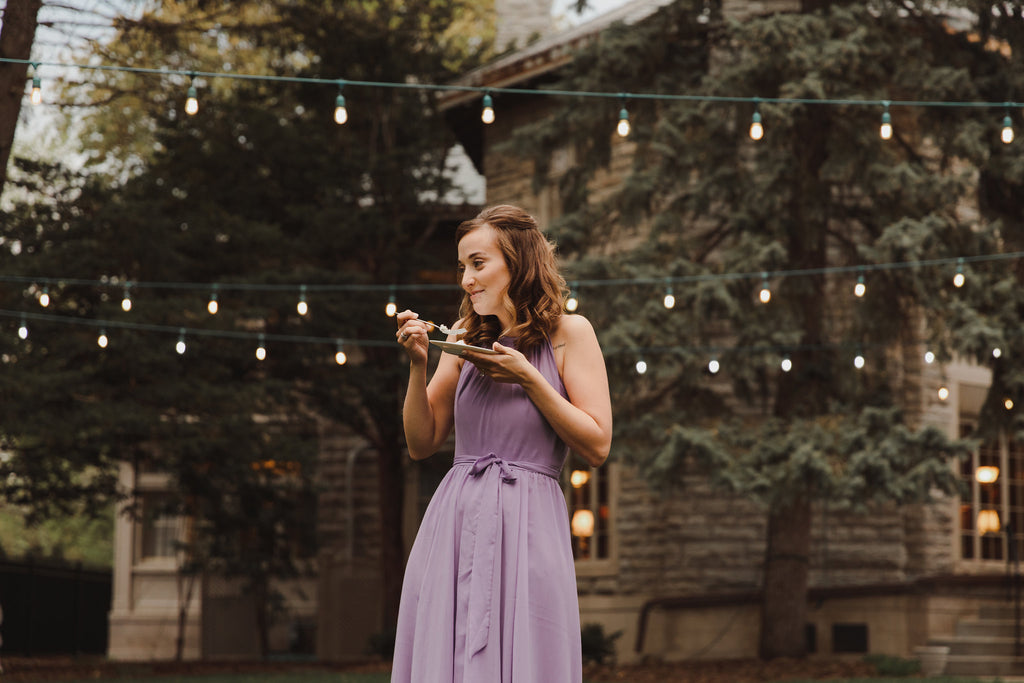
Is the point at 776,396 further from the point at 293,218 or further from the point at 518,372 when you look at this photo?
the point at 518,372

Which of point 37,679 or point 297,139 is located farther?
point 297,139

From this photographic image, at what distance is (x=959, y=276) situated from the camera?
12.5 metres

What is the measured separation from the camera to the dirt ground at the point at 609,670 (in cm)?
1398

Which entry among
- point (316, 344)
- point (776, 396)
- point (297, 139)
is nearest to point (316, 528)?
point (316, 344)

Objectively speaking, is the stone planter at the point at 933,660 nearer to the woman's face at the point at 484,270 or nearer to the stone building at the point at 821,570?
the stone building at the point at 821,570

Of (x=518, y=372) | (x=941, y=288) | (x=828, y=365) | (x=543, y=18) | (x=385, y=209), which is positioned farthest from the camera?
(x=543, y=18)

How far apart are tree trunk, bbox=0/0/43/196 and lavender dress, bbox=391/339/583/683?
Result: 309 inches

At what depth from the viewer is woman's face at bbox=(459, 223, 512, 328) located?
288cm

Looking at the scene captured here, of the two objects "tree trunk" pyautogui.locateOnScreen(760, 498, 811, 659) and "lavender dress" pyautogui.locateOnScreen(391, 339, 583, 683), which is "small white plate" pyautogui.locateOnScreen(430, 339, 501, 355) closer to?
"lavender dress" pyautogui.locateOnScreen(391, 339, 583, 683)

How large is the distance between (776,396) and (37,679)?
993cm

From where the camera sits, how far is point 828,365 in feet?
48.0

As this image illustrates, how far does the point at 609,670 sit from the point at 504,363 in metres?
13.3

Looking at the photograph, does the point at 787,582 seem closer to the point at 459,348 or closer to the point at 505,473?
the point at 505,473

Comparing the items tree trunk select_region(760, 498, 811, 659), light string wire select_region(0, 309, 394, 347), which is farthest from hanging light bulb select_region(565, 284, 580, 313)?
tree trunk select_region(760, 498, 811, 659)
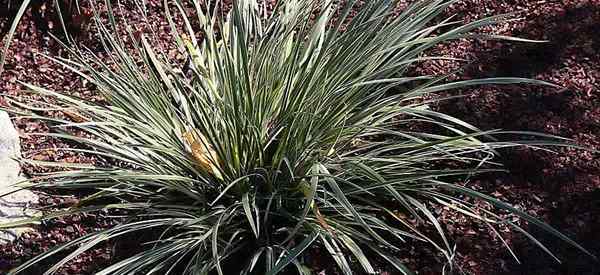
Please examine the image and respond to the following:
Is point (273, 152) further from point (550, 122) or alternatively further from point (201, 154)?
point (550, 122)

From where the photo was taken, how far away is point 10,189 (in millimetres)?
3041

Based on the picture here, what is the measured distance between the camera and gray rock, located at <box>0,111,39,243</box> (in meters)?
2.97

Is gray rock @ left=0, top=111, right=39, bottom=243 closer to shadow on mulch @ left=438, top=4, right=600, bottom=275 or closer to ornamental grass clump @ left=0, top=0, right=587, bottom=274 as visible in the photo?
ornamental grass clump @ left=0, top=0, right=587, bottom=274

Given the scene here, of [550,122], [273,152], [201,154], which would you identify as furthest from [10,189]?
[550,122]

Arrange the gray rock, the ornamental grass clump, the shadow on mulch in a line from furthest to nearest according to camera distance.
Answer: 1. the gray rock
2. the shadow on mulch
3. the ornamental grass clump

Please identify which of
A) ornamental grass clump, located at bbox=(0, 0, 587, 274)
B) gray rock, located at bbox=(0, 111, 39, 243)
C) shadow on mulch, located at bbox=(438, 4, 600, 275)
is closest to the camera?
ornamental grass clump, located at bbox=(0, 0, 587, 274)

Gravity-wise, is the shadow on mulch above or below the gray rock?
below

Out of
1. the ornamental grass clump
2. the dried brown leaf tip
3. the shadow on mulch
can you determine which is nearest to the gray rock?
the ornamental grass clump

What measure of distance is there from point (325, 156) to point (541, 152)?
3.00 ft

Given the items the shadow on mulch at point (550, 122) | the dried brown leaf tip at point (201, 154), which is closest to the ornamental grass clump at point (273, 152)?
the dried brown leaf tip at point (201, 154)

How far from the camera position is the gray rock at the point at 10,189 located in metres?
2.97

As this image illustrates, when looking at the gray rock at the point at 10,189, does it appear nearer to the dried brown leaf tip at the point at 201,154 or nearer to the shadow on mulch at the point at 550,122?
the dried brown leaf tip at the point at 201,154

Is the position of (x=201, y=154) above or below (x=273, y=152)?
above

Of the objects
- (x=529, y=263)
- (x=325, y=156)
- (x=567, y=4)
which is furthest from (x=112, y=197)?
(x=567, y=4)
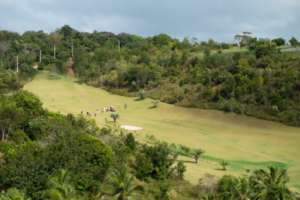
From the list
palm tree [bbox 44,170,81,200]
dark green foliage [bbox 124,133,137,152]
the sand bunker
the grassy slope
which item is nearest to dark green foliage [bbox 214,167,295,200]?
the grassy slope

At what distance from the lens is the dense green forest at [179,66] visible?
327ft

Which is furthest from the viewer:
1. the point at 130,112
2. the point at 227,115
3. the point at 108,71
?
the point at 108,71

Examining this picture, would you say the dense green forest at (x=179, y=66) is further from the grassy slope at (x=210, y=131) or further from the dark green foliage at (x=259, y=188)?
the dark green foliage at (x=259, y=188)

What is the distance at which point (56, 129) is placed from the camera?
205ft

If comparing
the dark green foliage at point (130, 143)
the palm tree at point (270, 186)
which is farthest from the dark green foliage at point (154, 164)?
the palm tree at point (270, 186)

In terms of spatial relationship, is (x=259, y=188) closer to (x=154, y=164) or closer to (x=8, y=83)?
(x=154, y=164)

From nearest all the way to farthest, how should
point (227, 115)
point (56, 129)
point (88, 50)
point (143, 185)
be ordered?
point (143, 185), point (56, 129), point (227, 115), point (88, 50)

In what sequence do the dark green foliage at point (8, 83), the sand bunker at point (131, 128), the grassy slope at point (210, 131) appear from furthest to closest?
the dark green foliage at point (8, 83)
the sand bunker at point (131, 128)
the grassy slope at point (210, 131)

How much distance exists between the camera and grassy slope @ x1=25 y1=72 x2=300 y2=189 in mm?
71250

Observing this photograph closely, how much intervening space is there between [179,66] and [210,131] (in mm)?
43451

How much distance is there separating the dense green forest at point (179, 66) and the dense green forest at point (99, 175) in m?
37.6

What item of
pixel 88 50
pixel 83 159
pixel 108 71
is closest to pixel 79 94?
pixel 108 71

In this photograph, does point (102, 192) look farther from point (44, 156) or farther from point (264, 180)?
point (264, 180)

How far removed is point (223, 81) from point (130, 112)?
18545 millimetres
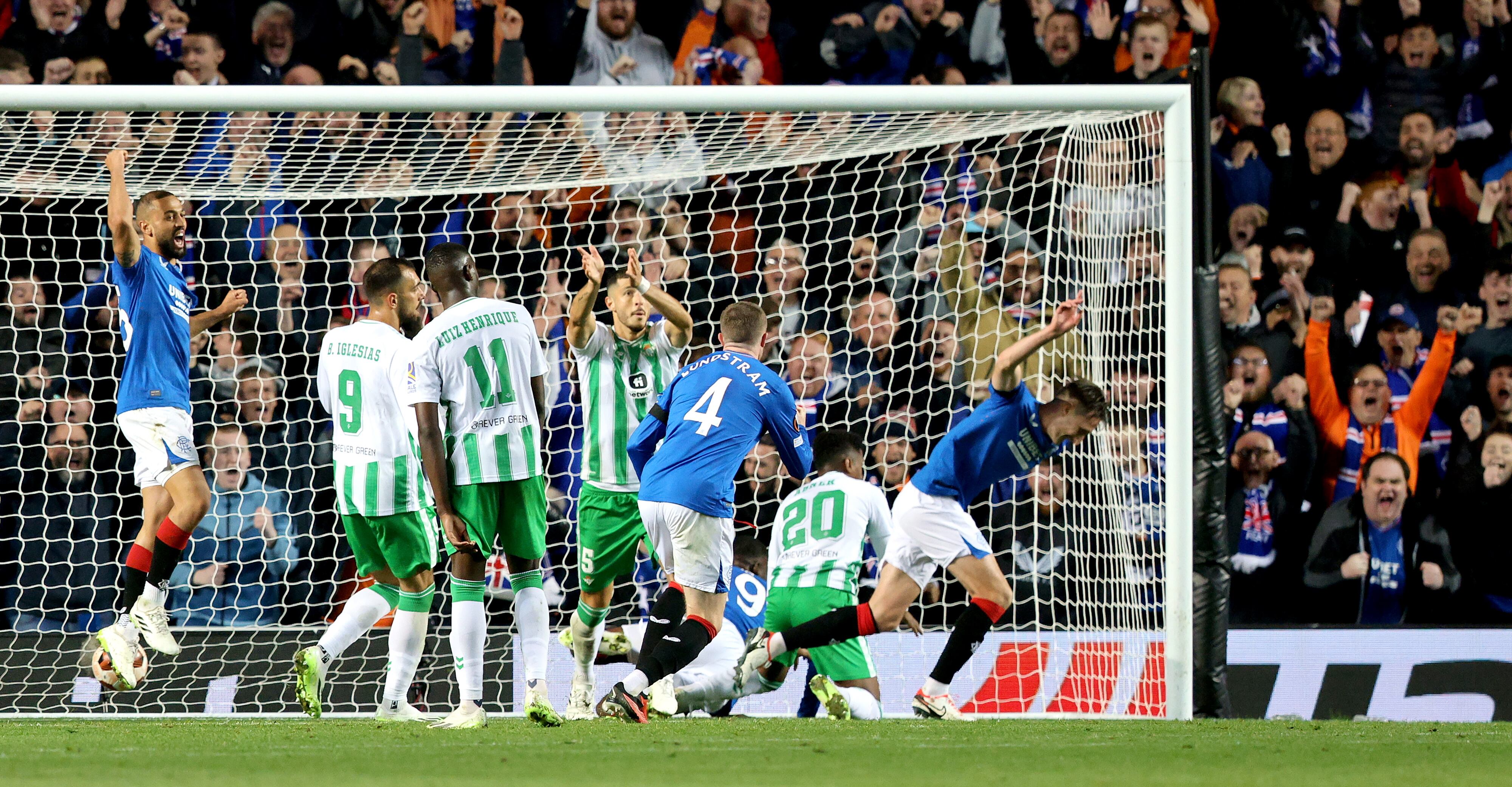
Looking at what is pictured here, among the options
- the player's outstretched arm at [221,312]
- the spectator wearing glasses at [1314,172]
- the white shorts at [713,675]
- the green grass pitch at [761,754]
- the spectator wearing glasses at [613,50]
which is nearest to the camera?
the green grass pitch at [761,754]

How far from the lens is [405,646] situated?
18.9 ft

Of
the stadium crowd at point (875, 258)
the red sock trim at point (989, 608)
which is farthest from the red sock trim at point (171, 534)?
the red sock trim at point (989, 608)

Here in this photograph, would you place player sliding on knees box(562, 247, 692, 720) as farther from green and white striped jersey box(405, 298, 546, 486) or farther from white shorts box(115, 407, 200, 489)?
white shorts box(115, 407, 200, 489)

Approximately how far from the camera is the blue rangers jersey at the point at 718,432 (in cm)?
609

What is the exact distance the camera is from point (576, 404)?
8.91 metres

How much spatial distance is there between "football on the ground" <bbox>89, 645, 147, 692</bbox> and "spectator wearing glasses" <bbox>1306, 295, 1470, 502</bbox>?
6.25 m

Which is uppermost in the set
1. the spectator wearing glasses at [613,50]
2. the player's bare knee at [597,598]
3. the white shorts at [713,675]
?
the spectator wearing glasses at [613,50]

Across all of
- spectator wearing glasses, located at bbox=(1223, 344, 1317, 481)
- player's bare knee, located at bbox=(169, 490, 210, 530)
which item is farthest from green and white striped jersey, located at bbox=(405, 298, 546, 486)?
spectator wearing glasses, located at bbox=(1223, 344, 1317, 481)

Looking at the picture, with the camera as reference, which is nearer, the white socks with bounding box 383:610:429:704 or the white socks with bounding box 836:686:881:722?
the white socks with bounding box 383:610:429:704

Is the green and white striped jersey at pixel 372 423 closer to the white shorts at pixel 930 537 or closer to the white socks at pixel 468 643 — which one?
the white socks at pixel 468 643

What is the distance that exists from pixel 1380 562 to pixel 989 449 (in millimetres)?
3295

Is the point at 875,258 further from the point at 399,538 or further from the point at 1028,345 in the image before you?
the point at 399,538

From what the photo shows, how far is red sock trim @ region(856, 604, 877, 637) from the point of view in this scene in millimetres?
6582

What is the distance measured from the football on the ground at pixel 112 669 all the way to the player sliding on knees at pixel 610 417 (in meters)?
1.65
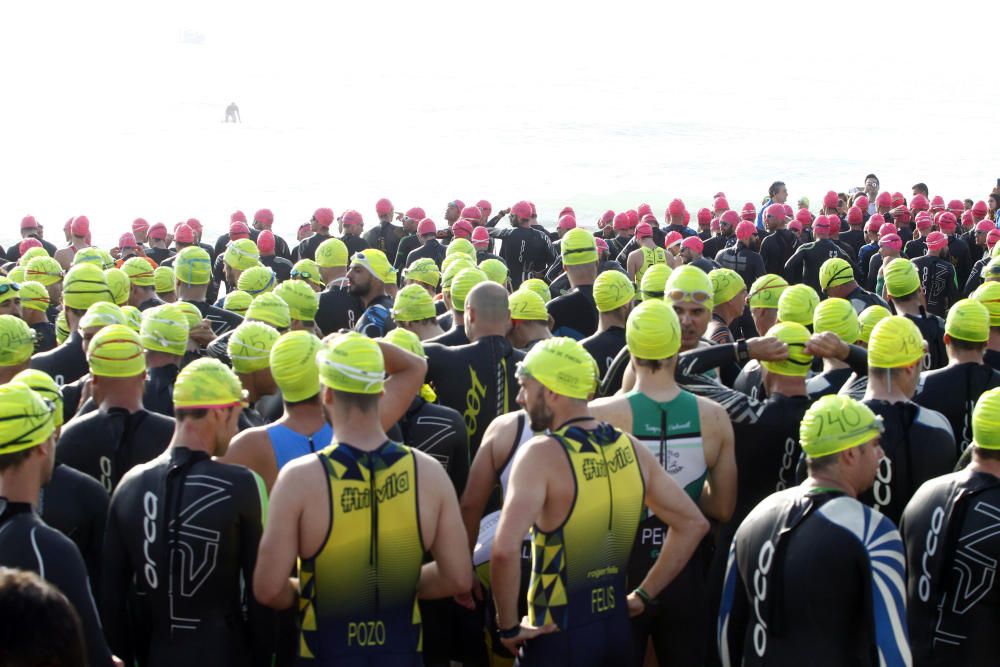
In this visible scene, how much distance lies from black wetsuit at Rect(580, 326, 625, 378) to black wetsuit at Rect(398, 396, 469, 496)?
5.00 feet

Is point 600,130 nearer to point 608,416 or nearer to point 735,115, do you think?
point 735,115

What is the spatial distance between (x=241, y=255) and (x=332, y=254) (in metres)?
1.09

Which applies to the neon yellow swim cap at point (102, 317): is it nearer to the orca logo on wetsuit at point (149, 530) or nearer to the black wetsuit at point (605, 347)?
the orca logo on wetsuit at point (149, 530)

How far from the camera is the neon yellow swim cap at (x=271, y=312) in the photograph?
675 cm

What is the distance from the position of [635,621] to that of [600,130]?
2698 inches

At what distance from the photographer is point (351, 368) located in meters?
3.84

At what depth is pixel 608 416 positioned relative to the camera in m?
4.91

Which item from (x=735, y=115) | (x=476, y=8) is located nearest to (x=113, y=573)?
(x=735, y=115)

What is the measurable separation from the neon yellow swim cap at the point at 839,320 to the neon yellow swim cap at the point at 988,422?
6.89ft

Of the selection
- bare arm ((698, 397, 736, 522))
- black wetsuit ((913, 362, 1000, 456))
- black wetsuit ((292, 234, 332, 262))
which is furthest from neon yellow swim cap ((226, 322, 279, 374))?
black wetsuit ((292, 234, 332, 262))

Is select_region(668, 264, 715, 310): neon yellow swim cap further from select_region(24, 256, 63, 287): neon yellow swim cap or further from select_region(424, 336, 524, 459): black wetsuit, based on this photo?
select_region(24, 256, 63, 287): neon yellow swim cap

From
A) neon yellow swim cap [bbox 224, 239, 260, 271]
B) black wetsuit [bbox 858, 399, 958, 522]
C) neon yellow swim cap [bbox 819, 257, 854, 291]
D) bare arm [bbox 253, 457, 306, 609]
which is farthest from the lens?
neon yellow swim cap [bbox 224, 239, 260, 271]

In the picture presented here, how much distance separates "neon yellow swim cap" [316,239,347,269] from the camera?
10.3m

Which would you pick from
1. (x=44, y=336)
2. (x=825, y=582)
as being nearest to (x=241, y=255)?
(x=44, y=336)
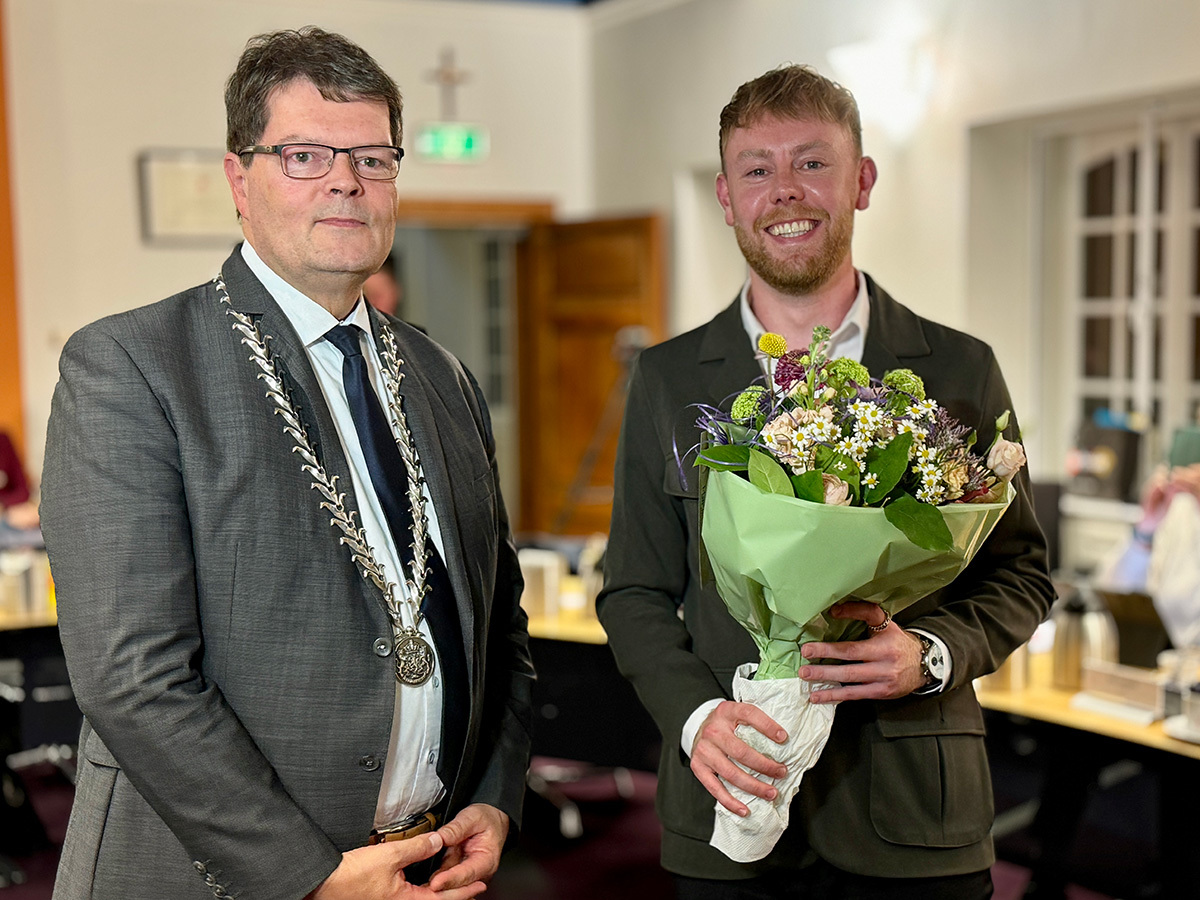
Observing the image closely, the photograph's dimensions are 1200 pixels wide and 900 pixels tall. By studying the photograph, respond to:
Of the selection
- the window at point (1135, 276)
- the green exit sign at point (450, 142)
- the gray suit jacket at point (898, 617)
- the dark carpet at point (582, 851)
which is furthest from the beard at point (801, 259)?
the green exit sign at point (450, 142)

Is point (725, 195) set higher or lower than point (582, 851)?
higher

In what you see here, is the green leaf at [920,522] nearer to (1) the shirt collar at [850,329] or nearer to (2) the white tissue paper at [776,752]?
(2) the white tissue paper at [776,752]

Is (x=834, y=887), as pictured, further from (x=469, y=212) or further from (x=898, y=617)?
(x=469, y=212)

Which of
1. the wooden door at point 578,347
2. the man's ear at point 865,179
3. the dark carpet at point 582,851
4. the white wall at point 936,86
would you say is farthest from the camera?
the wooden door at point 578,347

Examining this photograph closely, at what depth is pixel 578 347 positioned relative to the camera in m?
7.84

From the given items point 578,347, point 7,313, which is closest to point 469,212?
point 578,347

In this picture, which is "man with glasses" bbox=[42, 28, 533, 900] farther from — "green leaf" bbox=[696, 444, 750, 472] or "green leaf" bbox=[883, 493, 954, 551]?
"green leaf" bbox=[883, 493, 954, 551]

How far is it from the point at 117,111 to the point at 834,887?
20.9ft

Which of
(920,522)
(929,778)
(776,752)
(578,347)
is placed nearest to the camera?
(920,522)

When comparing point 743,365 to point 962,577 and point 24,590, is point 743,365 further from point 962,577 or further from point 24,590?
point 24,590

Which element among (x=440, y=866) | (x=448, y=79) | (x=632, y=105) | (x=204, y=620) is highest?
(x=448, y=79)

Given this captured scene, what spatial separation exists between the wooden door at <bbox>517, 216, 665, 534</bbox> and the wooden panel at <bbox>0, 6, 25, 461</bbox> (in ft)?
9.88

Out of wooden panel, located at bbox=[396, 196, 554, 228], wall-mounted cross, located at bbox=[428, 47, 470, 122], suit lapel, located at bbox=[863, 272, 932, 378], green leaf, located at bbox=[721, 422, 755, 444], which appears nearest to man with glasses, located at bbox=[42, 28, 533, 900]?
green leaf, located at bbox=[721, 422, 755, 444]

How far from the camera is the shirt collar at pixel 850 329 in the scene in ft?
6.44
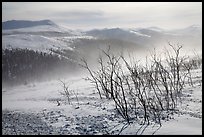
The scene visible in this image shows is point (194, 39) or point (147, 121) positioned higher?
point (147, 121)

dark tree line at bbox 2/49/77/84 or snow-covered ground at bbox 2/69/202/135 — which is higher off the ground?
snow-covered ground at bbox 2/69/202/135

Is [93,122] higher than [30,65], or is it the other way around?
[93,122]

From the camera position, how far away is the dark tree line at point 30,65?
175 feet

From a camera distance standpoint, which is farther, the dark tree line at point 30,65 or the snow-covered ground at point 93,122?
the dark tree line at point 30,65

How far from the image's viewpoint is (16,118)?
17703 mm

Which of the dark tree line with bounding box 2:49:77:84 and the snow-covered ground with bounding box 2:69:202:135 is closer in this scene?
the snow-covered ground with bounding box 2:69:202:135

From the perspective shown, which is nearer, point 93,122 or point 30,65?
point 93,122

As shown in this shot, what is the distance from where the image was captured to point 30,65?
58.2 meters

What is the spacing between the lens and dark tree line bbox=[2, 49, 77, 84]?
53297mm

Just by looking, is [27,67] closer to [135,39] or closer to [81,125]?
[81,125]

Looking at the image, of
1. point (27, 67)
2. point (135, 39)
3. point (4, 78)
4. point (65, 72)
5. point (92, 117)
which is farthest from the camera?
point (135, 39)

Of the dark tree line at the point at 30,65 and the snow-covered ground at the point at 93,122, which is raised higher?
the snow-covered ground at the point at 93,122

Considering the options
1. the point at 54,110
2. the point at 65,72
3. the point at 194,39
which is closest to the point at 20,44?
the point at 65,72

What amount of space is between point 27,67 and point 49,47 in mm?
18626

——————

§ **TASK INSTRUCTIONS**
Copy each line exactly, from the line containing "Just by looking, is" down to the last line of the material, and no other lines.

§ **SOLVED EXERCISE**
Just by looking, is [27,67] closer to [135,39] or closer to [81,125]?
[81,125]

Looking at the image, of
1. point (27, 67)
2. point (135, 39)
3. point (4, 78)
4. point (65, 72)
5. point (92, 117)
which is farthest from the camera?
point (135, 39)

Of the dark tree line at the point at 30,65 and the snow-covered ground at the point at 93,122, which is raised higher?
the snow-covered ground at the point at 93,122

Considering the options
1. the point at 54,110
2. the point at 65,72
3. the point at 194,39
which is closest to the point at 20,44?
the point at 65,72

What amount of space is between point 27,67 and point 49,47 in mm?
18626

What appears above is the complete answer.